Anche nel 2014 abbiamo sbagliato

Il 2014 se ne è andato, come un vecchio stanco, rugoso, con molti acciacchi e non poche ferite. Giornali e siti si affannano a ricordarci i dodici mesi trascorsi con superficiali e francamente inutili graduatorie: l’elenco dei fatti politici più rilevanti in Italia o nel mondo; la classifica dei personaggi che hanno contato di più nel cinema o nello sport, nella scienza, ai fornelli o sul set cinematografico; il catalogo dei libri più venduti, delle nuove parole entrate nel lessico, dei video più virali in rete o dei tweet più diffusi. Tra qualche giorno, girata pagina, ci riproporranno analoghe graduatorie sulle aspettative o i desideri del piccolo 2015 che si avvicina come un bambino piccolo e sprovveduto, ancora senza definita personalità e aperto a diversissime possibilità. Tutte scartoffie che noi abbiamo voluto evitare, lasciando spazio alle urgenze concrete che la gente chiede e la piazza reclama, sui problemi che attanagliano il territorio e da cui si aspetta una risposta. Giorni di bilancio, dunque. Per il quale, però, le graduatorie e classifiche tanto osannate non sono di nessuna utilità. Val più la pena essere forti con se stessi e – uscendo per un attimo dalla fatuità dei rumori e dei botti di Capodanno – accettare lealmente due constatazioni che non si possono evitare, se non, appunto, nello stordimento effimero dei festeggiamenti.

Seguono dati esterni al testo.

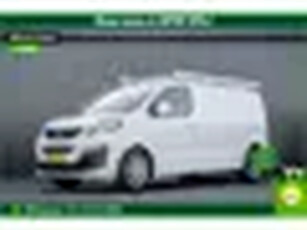 Peugeot Expert 2.0 BlueHDI L2H1 Euro 6 123 PK Cruise Airco Carplay PDC LED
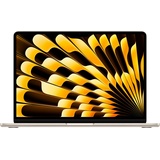 Apple Notebook "MacBook Air 13"" Notebooks Gr. 16 GB RAM 256 GB SSD, beige (polarstern) MacBook Air Pro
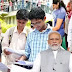 प्रधानमंत्री नरेन्द्र मोदी ने आज वीडियो कॉन्फ्रेंसिंग के माध्यम से रोजगार मेले को संबोधित किया
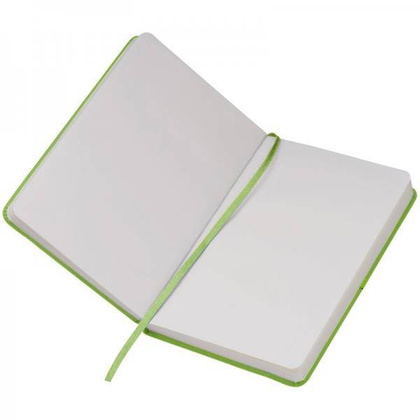 Notes A6 LUBECK 198429 Zielony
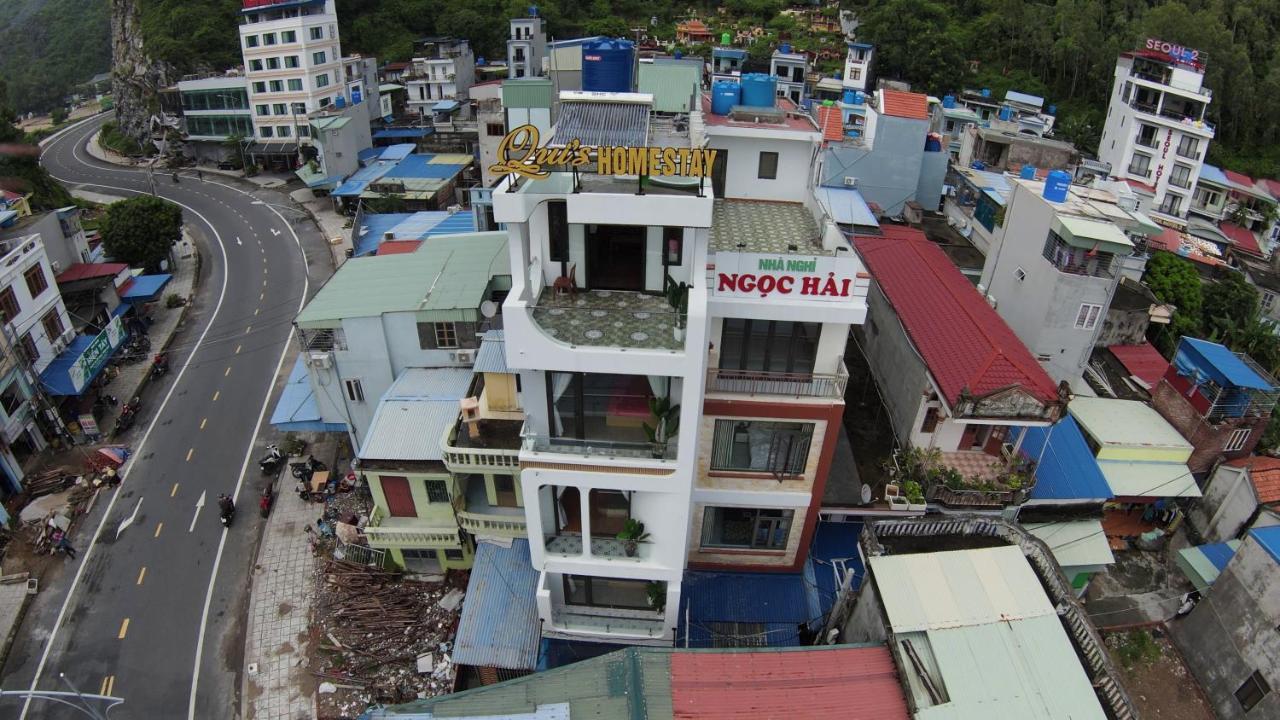 Qui'S Homestay Dong Khe Sau Exterior photo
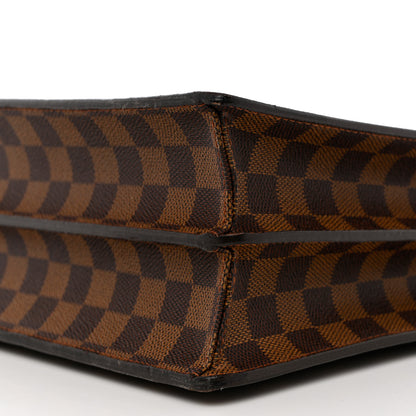 Louis Vuitton Damier Ebene Altona PM Briefcase 10 of 11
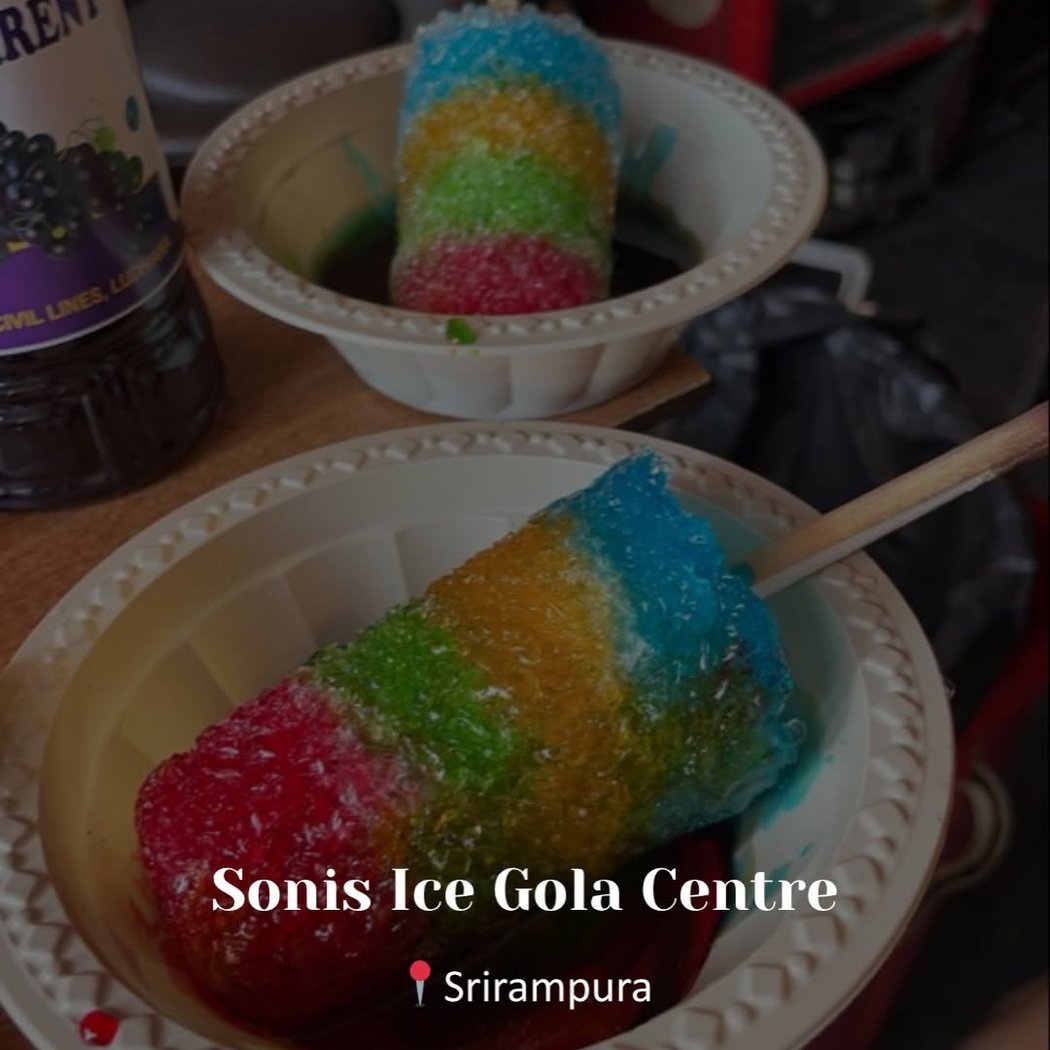 Sonis Ice Gola Centre 1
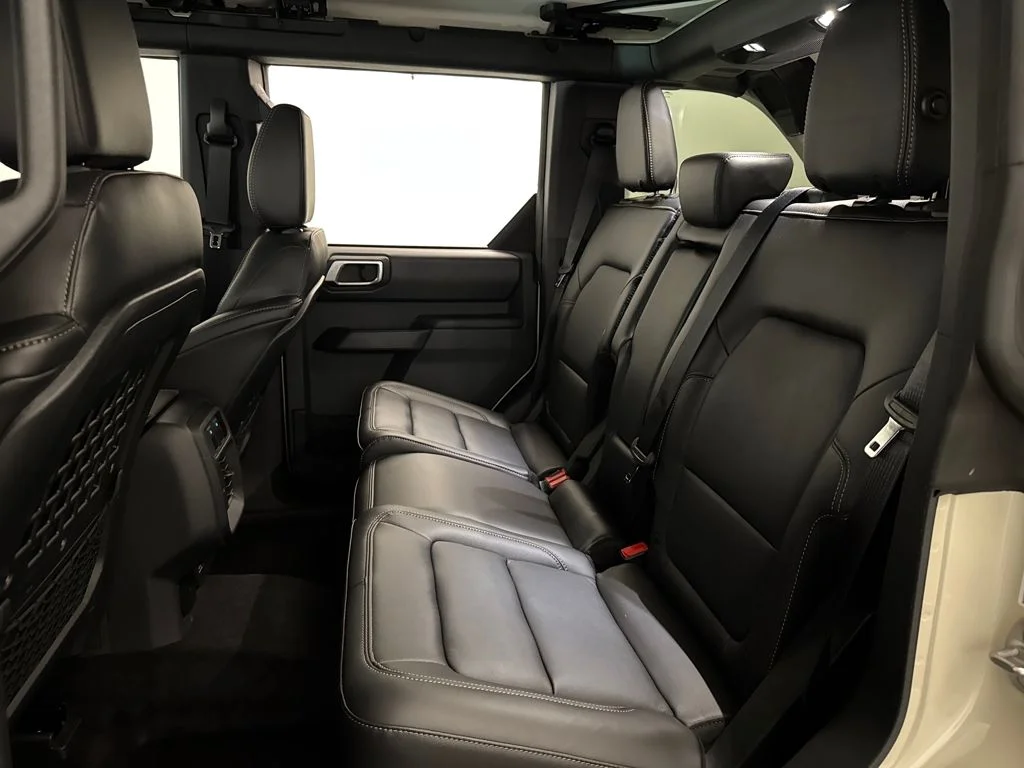 New 2025 Beige Ford Badlands image 14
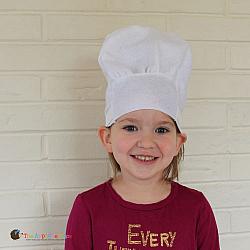Pretend Play - ITH - Chef Hat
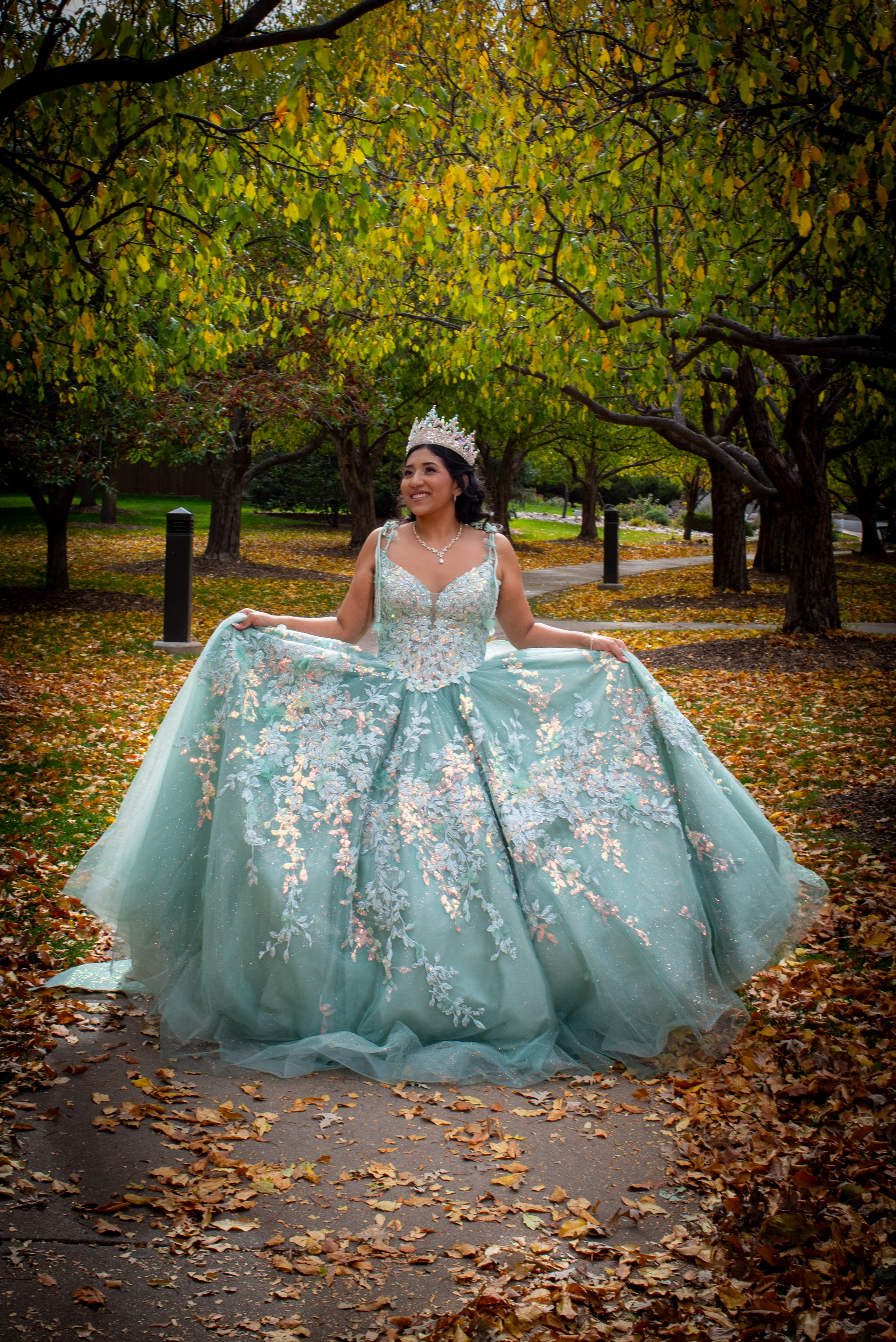 Colección casual: Jazmin Sweet Sixteen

La prima è ovvia e tutto sommato facile da accettare. Nell’anno trascorso si mescolano in diversa proporzione cose che cono andate bene ed altre che invece sono andate male, successi e sconfitte, acquisizioni e perdite. In una medaglia c’è sempre l’altra faccia, quella inevitabile della crisi dell’occupazione, di aziende che portano ancora il segno meno. Un’altalena che rientra nella definizione di cosa sia una vita. La seconda considerazione, invece, è più ostica. Ricorrendo al viaggio dantesco. Dopo aver percorso tutto l’inferno e il purgatorio, Dante si ritrova nel paradiso terrestre ed assiste ad una impressionante processione allegorica, che si conclude con un meraviglioso carro sul quale troneggia una donna velata; il poeta comprende, anche senza vederla, che si tratta dell’amata Beatrice. E capisce di trovarsi ad una tornante decisivo del suo viaggio, ad un momento di passaggio fondamentale. Un po’ come è importante – seppure per una pura convenzione nel calcolo del tempo – il passaggio da un anno all’altro, il tornante del 31 dicembre.

Il poeta è emozionato e tutto si sarebbe aspettato, tranne le parole che escono dalla bocca di Beatrice: un violento atto di accusa per i suoi peccati, per averla dimenticata all’inseguimento di altre voglie e di altri fini. L’attacco è così tagliente che Dante resta prima senza parole e poi si scioglie in pianto per la consapevolezza della giustezza del rimprovero.

Ma neppure questo basta all’implacabile giudice: il pellegrino dell’oltretomba – che solo in questo punto dell’intera Commedia dice il proprio nome, segno che si tratta di un passaggio cruciale e necessario – deve confessare apertamente le proprie colpe. Altrimenti non potrà proseguire, non potrà vedersi disvelare il mondo paradisiaco, il mondo sempre sperato, in cui non c’è più l’ombra del male.

Si tratta, dunque, di accettare che anche nel 2014 abbiamo sbagliato, che parte del male da cui è stata trapunta la stoffa della nostra vita è dovuto proprio alla nostra cattiveria, al nostro errore, alle nostre mancanze. E la Chiesa, in questo scorcio storico, per voce della sua guida Francesco, ci aiuta continuamente a riconoscere la nostra fragilità proprio per individuare il punto da cui ripartire. Bastano a supporto, anche qui un ragguaglio numerico, i 15 mali segnalati nel discorso del Papa ai vertici vaticani la vigilia di Natale. Si tratta di fare un bilancio leale e realistico dell’anno trascorso e quindi iniziare – rinvigoriti da questo bruciante confiteor – il giovane 2015. Non servono gratificanti graduatorie da record da appendere alla parete per l’esausto 2014, né oroscopi ridanciani e folgoranti per l’imberbe 2015. Che, invece, il bilancio sia serio e vero. A cominciare da se stessi.